Monday, September 13, 2010

"Nietzsche on Freedom and Autonomy" Reviewed... Mark Jenkins in Journal of Nietzsche Studies. He makes a number of interesting points, including about Clark & Dudrick's critique of my reading of BGE 19, though he generally has a more generous appraisal of more of the papers in the volume than I do. It's also an entertainingly written review, of which the world can always use more!


Rob said...

The feature of Clark & Dudrick's critique of your reading of BGE 19 that remains for me, until the appearance of their book, most conspicuously in their favor is their coverage of the final portion of BGE 19, which you ignore but of which they at least offer an interpretation connecting it to earlier sections of the book's first chapter (as part of their pending synoptic reading of the book).

By the way, for what it's worth, on page 177 in Gardner's essay on Hartmann in in this recent volume, I was struck by the apparent kinship between Gardner's invocation of Dennett to elucidate Hartmann's postulation of sub-personal agency and that of Clark & Dudrick's to flesh out their quasi-homunculi interpretation of Nietzschean drives -- both of which bring to mind nachlass material (e.g. pp. 29-31 of Writings from the Late Notebooks) contemporaneous with material from which BGE 19 emerged.

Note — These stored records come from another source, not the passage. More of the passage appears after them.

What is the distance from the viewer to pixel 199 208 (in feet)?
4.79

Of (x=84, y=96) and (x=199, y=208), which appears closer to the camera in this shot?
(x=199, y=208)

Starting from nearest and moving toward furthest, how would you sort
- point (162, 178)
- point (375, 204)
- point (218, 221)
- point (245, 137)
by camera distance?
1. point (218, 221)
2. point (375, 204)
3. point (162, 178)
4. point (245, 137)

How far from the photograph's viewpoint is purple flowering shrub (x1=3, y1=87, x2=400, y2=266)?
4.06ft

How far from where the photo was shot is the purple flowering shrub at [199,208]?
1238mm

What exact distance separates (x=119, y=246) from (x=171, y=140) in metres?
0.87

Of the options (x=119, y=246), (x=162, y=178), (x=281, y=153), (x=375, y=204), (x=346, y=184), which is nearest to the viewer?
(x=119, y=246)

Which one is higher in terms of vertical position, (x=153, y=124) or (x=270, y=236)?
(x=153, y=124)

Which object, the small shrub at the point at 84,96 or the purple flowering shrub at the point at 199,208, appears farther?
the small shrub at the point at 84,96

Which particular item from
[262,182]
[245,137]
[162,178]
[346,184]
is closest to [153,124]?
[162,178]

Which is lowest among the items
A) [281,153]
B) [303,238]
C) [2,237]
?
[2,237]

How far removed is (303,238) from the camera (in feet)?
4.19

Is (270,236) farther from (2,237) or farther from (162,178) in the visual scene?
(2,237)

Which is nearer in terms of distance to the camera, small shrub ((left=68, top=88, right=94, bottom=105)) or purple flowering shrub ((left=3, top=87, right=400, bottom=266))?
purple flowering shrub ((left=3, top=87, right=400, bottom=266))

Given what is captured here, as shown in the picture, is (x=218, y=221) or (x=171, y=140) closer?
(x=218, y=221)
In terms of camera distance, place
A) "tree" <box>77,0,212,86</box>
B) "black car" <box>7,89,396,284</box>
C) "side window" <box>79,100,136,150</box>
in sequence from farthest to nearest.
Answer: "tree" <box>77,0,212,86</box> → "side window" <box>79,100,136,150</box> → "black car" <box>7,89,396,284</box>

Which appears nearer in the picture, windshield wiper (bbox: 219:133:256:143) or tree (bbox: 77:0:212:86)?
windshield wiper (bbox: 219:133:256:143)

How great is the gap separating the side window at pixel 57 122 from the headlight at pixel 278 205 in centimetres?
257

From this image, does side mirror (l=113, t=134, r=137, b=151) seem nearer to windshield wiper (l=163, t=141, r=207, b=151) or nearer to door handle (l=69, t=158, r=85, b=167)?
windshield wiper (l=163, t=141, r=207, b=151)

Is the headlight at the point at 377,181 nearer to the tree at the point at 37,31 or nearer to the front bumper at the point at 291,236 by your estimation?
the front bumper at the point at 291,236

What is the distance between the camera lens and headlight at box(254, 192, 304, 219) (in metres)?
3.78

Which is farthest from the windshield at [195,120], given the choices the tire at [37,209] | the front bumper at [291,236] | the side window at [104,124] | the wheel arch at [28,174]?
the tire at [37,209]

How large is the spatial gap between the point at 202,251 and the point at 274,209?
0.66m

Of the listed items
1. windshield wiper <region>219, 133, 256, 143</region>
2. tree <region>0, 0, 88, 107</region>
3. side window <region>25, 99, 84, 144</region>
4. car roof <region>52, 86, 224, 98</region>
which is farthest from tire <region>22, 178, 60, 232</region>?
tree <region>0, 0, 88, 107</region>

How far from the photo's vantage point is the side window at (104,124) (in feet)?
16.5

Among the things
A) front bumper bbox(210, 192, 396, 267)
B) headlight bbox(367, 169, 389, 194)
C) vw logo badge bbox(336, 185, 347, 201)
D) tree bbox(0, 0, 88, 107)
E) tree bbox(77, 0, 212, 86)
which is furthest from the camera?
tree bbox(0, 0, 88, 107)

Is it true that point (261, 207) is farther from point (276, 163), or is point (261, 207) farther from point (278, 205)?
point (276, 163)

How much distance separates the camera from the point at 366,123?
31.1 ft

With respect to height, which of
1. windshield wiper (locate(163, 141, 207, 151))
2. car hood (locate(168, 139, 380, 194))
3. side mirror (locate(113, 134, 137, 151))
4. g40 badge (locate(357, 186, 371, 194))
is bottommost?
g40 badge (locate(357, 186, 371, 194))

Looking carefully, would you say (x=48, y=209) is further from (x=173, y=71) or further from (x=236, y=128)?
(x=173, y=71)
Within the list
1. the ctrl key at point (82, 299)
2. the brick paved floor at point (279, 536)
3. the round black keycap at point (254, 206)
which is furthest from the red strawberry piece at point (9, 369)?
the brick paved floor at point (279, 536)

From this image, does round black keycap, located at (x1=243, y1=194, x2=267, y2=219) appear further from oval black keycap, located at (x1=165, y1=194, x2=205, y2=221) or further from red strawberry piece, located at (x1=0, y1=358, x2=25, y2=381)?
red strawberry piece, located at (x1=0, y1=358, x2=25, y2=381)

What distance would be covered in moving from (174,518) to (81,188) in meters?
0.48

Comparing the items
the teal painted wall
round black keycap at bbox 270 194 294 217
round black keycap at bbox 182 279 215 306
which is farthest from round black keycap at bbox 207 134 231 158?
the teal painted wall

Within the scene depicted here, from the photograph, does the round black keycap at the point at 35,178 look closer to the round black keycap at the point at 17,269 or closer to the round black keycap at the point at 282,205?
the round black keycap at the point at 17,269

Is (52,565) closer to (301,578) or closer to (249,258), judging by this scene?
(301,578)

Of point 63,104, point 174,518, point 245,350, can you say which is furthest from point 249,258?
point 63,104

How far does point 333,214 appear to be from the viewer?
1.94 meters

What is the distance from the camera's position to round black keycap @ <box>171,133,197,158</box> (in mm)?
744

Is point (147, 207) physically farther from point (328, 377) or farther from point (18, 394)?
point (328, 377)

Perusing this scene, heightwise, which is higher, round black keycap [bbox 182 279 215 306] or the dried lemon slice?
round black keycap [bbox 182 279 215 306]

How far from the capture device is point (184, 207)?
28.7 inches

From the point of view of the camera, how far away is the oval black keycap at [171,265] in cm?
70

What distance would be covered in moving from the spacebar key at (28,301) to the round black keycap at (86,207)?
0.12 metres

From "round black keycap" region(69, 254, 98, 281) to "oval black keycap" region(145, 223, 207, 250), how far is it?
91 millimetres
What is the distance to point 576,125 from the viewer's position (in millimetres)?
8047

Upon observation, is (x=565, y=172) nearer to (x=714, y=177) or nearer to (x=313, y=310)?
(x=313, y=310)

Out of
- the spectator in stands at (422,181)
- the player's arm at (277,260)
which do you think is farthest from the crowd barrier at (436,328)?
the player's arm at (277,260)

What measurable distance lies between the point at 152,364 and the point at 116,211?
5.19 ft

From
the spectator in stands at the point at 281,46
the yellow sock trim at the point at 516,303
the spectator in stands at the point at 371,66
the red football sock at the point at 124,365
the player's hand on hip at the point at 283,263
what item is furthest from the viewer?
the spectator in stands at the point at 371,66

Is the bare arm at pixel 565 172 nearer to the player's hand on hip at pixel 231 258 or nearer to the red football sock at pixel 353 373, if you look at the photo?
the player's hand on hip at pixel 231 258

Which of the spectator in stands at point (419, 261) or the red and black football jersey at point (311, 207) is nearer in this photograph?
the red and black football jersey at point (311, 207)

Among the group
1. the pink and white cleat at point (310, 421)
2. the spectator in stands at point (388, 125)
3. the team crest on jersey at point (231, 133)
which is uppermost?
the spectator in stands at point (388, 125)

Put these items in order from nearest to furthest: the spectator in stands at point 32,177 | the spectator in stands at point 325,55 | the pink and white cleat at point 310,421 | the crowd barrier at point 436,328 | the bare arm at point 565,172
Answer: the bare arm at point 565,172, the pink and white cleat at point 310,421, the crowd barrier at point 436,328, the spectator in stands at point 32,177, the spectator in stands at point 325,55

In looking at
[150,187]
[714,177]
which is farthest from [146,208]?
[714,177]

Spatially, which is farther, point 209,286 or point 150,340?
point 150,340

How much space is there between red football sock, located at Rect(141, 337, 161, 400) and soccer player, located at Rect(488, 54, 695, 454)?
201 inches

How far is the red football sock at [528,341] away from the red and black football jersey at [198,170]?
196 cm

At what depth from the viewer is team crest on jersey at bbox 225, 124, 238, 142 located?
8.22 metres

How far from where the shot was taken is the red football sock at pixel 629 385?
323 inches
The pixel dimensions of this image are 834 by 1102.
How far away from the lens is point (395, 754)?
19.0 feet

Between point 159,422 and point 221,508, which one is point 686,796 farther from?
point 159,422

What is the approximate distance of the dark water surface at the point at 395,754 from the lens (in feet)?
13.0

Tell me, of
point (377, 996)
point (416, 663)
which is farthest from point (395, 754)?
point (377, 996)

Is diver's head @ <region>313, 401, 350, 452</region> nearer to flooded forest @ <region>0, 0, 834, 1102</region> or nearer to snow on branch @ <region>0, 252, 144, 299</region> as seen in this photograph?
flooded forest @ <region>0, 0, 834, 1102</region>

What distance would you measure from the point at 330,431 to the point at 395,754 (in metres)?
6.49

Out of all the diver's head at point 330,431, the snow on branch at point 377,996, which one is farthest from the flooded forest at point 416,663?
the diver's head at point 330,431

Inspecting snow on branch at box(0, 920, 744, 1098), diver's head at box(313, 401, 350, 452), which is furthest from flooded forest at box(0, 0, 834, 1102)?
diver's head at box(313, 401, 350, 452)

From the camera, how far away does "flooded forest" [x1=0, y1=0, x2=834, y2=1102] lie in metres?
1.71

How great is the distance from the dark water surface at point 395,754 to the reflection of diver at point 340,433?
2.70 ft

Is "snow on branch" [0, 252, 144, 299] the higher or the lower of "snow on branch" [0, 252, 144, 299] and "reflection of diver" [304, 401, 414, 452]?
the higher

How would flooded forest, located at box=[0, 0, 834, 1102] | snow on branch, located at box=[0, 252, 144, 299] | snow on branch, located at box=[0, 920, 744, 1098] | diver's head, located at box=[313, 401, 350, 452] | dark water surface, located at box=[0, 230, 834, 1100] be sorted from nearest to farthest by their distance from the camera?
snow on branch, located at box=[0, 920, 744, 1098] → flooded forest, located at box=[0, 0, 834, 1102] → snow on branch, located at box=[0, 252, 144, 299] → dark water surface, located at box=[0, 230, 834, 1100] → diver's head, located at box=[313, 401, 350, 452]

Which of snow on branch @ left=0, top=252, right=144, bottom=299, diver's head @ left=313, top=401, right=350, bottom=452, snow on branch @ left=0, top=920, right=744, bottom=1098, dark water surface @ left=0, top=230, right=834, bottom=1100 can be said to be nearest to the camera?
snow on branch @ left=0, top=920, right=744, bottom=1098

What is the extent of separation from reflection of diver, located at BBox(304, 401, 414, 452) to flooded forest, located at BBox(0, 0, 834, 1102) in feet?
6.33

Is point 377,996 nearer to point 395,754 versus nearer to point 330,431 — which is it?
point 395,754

Lastly, I'm eager to read Jenkins' paper from last year's Oxford conference -- the abstract for which is here (on page 14).

Brian Leiter said...

The issue is whether there's anyything in the remainder of BGE 19 that is inconsistent with my reading (and, as far as I can see, there isn't). Beyond that, I don't have much to add to what I said in note 12 of the "Who is the Sovereign Individual?" paper, which I'll just repost here for anyone who might be interested:

Clark & Dudrick (2009) challenge my reading of BGE 19, and so I should say something briefly about why I find their alternative unpersuasive. The crux of their argument is to deem Nietzsche’s “phenomenology [of willing] simply implausible” (251), which then opens the door for them to re-read the passage as limited to “actions performed in opposition to temptation,” and thus as implicating “one’s commitments or values” (251). This reading, alas, finds no support in the text at all, and is motivated entirely by the claim that as a phenomenology of willing simpliciter, Nietzsche’s account is implausible, and so must be read otherwise. I do not find the account implausible (phenomenology does require careful introspection!), but even if one concurred with Clark & Dudrick about this, it would not follow that the passage has a meaning not to be found in the text: perhaps it is just bad phenomenology. But the evidence that Nietzsche holds the view of the will I attribute to him (Leiter 2007) is overwhelming, and BGE 19 as I read it is certainly of a piece with that (Clark and Dudrick confine their attention to this one passage). Curiously, Clark & Dudrick make an issue (251 n. 3) out of my translation of “ich bin frei, ‘er’ muss gehorschen” as “I am free, ‘it’ must obey” instead of “he” must obey. While Kaufmann follows Clark & Dudrick on this point, Judith Norman (in the Cambridge edition) translates it as I do (“it”), and she is surely right to do so, for contrary to Clark & Dudrick’s claim that there is “no masculine noun in the passage for which the masculine pronoun substitutes,” it is, I would have thought, obvious in context that the “er” that obeys is the body (der K├Ârper), which of course is a masculine noun.